-------- Text section

Product fails when commercial imperatives get in way of editorial integrity: Proctor

13 Oct,2014

 

By Pradyuman Maheshwari

 

Dominic Proctor took on the role of President of GroupM Global in January 2012. Prior to that, he spent a decade-and-a-half years as CEO of Mindshare Worldwide, the GroupM agency he had founded in 1997. With billings of over a 100 billion dollars that constitutes around 30 percent of all global media, GroupM is the holding company for all of WPP’s media agencies – notably Mindshare, Maxus, MEC and MediaCom amongst others.

Excerpts from an interview with Dominic Proctor while he was in Mumbai around a fortnight back.

 

This is your third visit this year. What brings the GroupM CEO to India so often?

I think it’s rather patronizing to speak about India as a market for the future. It’s a massive market now, and for us it’s a very significant part of our global company. It’s obviously going to get bigger and better as the economy and the population develops but we come to the present as well as the future.

 

You’ve been coming here for over a decade-and-a-half. What do you see as the significant difference between then and now?

Much more open-minded. I think those days were characterized by fairly closed minds in the marketing services industry. The status quo was everybody’s friend and therefore it took longer than most countries to get business going here. The thing about a closed economy or a closed mind is that you don’t get the fresh oxygen of ideas as in other markets.

 

The disadvantages of a closed economy is there isn’t much business, but when you have an open environment, the competition also gets stiffer, right?

That’s capitalism… that’s cool, that’s fine.

 

How do you see the digital business in India vis-à-vis the rest of the world?

The rise of digital platforms has been of fundamental importance to media and marketing and our business in India. It may have started rather slowly, but the important thing is it’s changing in the same way as the global, digital economy is. Each country starts in a different place and has a different speed. The direction is more or less the same.

 

But the spends here are not as much as in the rest of the world.

That’s exactly my point. They will catch up.

 

Is it because the best creative brains don’t work for digital here? They work for television commercials instead?

That’s not the reason at all. The reason for varying speed is the differential uptake of digital media by consumers. In the end, rupees follow the eyeballs.

 

Could the spend be getting distracted by the many offerings in digital- search, social media, conventional banner ads etc?

It’s a sign of growing up. It’s a sign of a platform maturing and moving in different directions to its usual requirements.

 

If you were to self-assess, what would be your own assessment of GroupM in digital given that Unilever, one of your biggest clients, is not with you?

I’d give ourselves a 7 on 10 and wouldn’t give anybody else much more than that, because I think there’s a lot of headroom to grow. Some of our direct competitors have been rather quick to assume the way of solving the problem is primarily through acquisitions. We’ve made some acquisitions and we’ll make some more. Acquisitions alone aren’t the main driver. The main driver is the fact that the whole world is becoming digital and therefore our business needs to become digital.

 

In digital, both media and creative agencies have turned full-service. Would you hence say your competition is not necessarily media agencies like yourselves but also an Ogilvy, JWT, Leo Burnett…

I think it goes way beyond that. Our competition for client attention, demand and revenue is not just from other agencies and other types but also from consultants, specialists and clients themselves who do things inhouse. Our competitive set is very broad indeed. That’s a sign of our business growing up and fighting on a lot of fronts. That’s good.

 

Is there a need to reinvent yourselves given the way businesses are growing? Is there any one thing you’d like to do in terms of reinventing?

----------------
-------- Data shown

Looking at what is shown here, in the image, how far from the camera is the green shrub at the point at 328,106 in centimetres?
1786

----------------
-------- Data shown

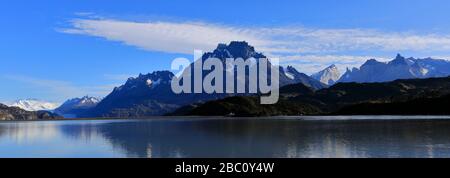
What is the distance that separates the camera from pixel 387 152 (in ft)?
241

----------------
-------- Data shown

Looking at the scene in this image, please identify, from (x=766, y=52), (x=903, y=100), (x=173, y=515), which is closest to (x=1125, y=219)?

----------------

### Tasks for this exercise
• a. In the interview with Dominic Proctor, what score out of 10 does he give GroupM for its work in digital?
• b. Continue the interview with Dominic Proctor from where it stops.

### Results in order
• a. He gives GroupM a 7 on 10.

• b.
We reinvent ourselves constantly. The most challenging thing in reinventing is of course training and development of talent. I’m very happy to say that our talent retention record in India is very good compared to other markets.

 

Are you able to attract the top talent given the very high remuneration levels at B-Schools? Especially since your clients have them…

That’s a challenge for us. I’ve been on platforms talking about the fact that we need to continue to move up hierarchy of partners to clients, because we need to earn the revenue that will pay for the A-list talent. There’s no doubt that other competitors for talent, example, Google, can have deeper pockets than us. I think people join us not just for that reason. A lot of them join us for varied life and varied training. It’s the environment. This year, we won the Porter prize for best places to work. To me that’s just as important, if not more, than our ability to pay a few more dollars to a few more people. People come here not just for that. They come here for the working environment, training, grounding in business. It’s really important to not forget that when you’re working in a media agency, you have the privilege of looking at a lot of different clients across a lot of different marketing platforms in media. That gives you tremendously good grounding for a business career.

 

What happens is people use your organisation as a jumping board to move elsewhere

That’s fine. I don’t mind that. That’s why I’m pleased our people aren’t jumping ship.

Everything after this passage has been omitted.